Dobree Adams

Dobree Adams was born in Greenville, Mississippi, and raised in Lexington, Kentucky. A graduate of Wellesley College, she left a successful career in the scientific field to raise sheep and begin a second career as a weaver. She is recognized as one of Kentucky’s major contemporary fiber artists, weaves one-of-a-kind rugs and tapestries from her handspun yarns. She spins and dyes the wool from a rare breed of sheep, the Lincoln Longwool, an old British breed renowned for the curl, lustre, strength, and length of its wool.

Through the years she has taken hundreds of photographs, primarily as 35mm color slides, to record the images she has gathered, at home on the farm as well as in her travels.

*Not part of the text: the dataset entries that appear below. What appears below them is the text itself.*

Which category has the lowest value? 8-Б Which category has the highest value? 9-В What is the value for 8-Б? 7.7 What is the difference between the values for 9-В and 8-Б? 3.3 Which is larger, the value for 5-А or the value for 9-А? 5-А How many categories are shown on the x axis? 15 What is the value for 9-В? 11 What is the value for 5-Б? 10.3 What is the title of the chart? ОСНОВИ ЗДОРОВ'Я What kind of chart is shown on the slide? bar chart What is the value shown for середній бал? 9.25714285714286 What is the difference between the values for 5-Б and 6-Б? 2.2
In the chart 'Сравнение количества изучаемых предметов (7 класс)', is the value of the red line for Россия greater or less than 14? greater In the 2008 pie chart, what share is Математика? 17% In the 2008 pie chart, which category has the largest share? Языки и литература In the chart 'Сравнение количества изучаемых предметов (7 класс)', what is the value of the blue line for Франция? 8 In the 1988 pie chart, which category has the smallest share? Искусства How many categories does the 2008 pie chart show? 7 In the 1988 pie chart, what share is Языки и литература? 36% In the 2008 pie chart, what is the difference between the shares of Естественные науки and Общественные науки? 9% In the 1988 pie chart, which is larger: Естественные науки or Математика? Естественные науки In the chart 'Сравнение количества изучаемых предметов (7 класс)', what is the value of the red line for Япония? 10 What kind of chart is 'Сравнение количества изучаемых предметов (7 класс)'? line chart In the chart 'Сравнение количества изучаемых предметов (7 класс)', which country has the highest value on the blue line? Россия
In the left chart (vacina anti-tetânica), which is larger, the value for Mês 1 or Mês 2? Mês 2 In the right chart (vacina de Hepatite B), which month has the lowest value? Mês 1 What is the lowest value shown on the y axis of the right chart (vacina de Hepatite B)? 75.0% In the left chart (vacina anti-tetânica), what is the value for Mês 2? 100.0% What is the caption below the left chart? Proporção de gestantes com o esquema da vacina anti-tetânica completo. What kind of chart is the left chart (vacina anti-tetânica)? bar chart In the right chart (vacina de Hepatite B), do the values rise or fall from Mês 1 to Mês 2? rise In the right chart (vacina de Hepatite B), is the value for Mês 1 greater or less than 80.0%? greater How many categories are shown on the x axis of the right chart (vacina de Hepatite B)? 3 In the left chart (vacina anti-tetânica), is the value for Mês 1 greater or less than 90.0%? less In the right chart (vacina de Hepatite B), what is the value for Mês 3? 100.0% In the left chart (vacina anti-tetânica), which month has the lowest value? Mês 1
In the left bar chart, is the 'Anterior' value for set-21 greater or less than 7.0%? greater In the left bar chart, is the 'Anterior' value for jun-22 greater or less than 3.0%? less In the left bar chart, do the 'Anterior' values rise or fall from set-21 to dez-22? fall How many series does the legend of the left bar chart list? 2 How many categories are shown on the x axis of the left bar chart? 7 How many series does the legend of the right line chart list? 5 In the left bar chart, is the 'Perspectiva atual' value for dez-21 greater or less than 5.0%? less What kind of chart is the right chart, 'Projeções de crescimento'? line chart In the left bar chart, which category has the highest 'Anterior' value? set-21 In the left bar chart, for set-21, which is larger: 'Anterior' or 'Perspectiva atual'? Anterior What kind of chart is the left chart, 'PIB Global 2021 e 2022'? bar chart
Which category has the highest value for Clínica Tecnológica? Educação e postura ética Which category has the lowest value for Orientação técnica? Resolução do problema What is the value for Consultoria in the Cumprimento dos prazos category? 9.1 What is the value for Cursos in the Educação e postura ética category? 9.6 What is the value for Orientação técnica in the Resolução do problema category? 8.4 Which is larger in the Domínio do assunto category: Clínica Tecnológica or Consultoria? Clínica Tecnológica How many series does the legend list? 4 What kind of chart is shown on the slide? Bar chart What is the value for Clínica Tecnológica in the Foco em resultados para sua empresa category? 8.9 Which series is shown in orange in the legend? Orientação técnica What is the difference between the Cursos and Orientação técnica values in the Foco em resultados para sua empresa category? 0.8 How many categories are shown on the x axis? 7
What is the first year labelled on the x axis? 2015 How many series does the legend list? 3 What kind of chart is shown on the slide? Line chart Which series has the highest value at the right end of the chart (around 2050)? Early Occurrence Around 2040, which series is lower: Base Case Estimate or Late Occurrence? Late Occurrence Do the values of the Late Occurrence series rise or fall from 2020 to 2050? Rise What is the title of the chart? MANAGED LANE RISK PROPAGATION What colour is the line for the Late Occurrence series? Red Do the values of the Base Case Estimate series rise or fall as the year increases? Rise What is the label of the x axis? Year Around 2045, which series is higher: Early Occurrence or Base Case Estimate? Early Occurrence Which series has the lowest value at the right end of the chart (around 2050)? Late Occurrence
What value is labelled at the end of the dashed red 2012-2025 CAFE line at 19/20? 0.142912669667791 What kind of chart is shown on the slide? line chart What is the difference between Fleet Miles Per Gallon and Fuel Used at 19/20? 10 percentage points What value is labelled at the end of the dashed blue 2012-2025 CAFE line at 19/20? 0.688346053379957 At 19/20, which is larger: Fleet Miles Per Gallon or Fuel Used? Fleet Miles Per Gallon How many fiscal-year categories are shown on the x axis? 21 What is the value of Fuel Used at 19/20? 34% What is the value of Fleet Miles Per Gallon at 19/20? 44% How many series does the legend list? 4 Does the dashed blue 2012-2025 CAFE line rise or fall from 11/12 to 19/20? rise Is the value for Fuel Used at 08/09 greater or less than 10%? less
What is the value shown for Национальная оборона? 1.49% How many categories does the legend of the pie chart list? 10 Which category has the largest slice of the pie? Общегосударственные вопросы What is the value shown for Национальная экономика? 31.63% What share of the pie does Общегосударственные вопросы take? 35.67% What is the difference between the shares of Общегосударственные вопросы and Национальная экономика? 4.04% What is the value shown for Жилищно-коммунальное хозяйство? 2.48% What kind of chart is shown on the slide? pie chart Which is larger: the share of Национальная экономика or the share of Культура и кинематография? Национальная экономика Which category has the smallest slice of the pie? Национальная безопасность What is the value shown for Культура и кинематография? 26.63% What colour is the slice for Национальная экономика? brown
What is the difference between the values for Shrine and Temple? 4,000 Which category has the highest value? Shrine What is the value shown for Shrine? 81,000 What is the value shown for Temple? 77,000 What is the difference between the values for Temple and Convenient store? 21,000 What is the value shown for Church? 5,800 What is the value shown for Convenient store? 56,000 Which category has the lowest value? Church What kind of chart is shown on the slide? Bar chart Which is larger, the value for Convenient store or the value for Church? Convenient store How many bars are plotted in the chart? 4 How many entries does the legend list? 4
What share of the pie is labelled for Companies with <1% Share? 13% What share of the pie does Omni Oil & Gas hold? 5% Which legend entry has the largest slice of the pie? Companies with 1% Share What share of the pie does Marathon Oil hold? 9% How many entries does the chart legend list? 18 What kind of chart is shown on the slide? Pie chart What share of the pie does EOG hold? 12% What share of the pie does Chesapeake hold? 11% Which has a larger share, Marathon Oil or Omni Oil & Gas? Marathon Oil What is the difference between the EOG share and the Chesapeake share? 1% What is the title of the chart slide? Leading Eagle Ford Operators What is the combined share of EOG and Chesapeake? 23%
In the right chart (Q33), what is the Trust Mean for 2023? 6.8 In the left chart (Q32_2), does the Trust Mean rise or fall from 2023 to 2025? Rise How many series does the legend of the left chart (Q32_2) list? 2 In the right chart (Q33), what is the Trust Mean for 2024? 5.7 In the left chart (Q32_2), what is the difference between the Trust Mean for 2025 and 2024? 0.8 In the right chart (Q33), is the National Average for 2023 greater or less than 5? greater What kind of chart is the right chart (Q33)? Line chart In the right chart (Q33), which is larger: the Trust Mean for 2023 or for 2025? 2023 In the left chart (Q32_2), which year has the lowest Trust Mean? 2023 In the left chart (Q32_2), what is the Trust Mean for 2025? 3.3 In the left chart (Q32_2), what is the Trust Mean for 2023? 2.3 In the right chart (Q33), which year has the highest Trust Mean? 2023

Photography has been a tool for her and this body of work a photo journal. These slides have rarely been used in the design process, but rather to demonstrate the influences behind her woven work. In her slide lectures she has brought together images of her weavings and images of the landscape, but it was not until 2003 that she first exhibited her photographic work. She is now committed to working both in fiber and photography.

Dobree Adams, who has had exhibitions of her weavings in New York and Japan, has work in public and private collections in Japan, England, France, Guatemala, Puerto Rico, and the United States. In Kentucky, her weavings are included in the collections of Brown-Forman Corporation, the University of Kentucky Art Museum, and the Kentucky Department for Libraries and Archives.

She is an Exhibiting Member of the Kentucky Guild of Artists and Craftsmen in spinning, dyeing, weaving, and color digital photography.